> Work order: Only the lines from the one containing "Google Trends for" through the last line of the data below belong in your answer, copied exactly and without pictures.

*** Dataset excerpt ***

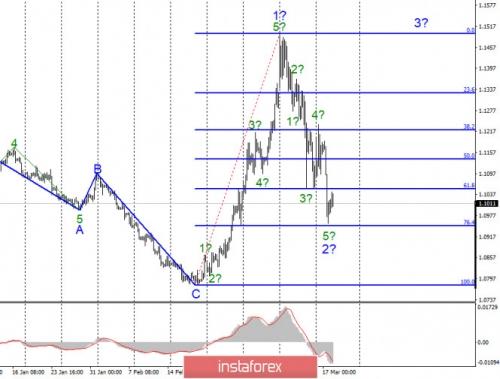 forex-wave-analysis-18-03-2020-1.jpg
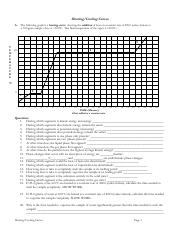 Heating and Cooling Curves Worksheet.pdf
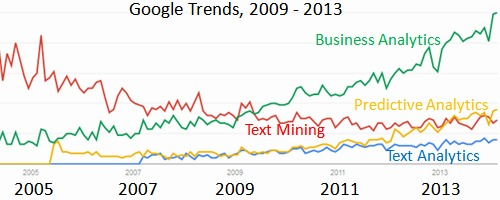Google Trends for Business Analytics, Predictive Analytics, Text Mining, Text Analytics, 2005 - 2013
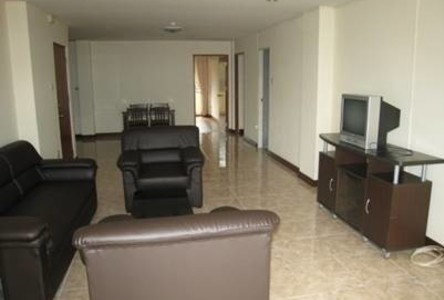 For Rent Apartment Complex 2 rooms in Khlong Toei, Bangkok, Thailand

*** End of Dataset excerpt ***

> Finished task:
Google Trends for Business Analytics, Predictive Analytics, Text Mining, Text Analytics, 2005 - 2013
 For Rent Apartment Complex 2 rooms in Khlong Toei, Bangkok, Thailand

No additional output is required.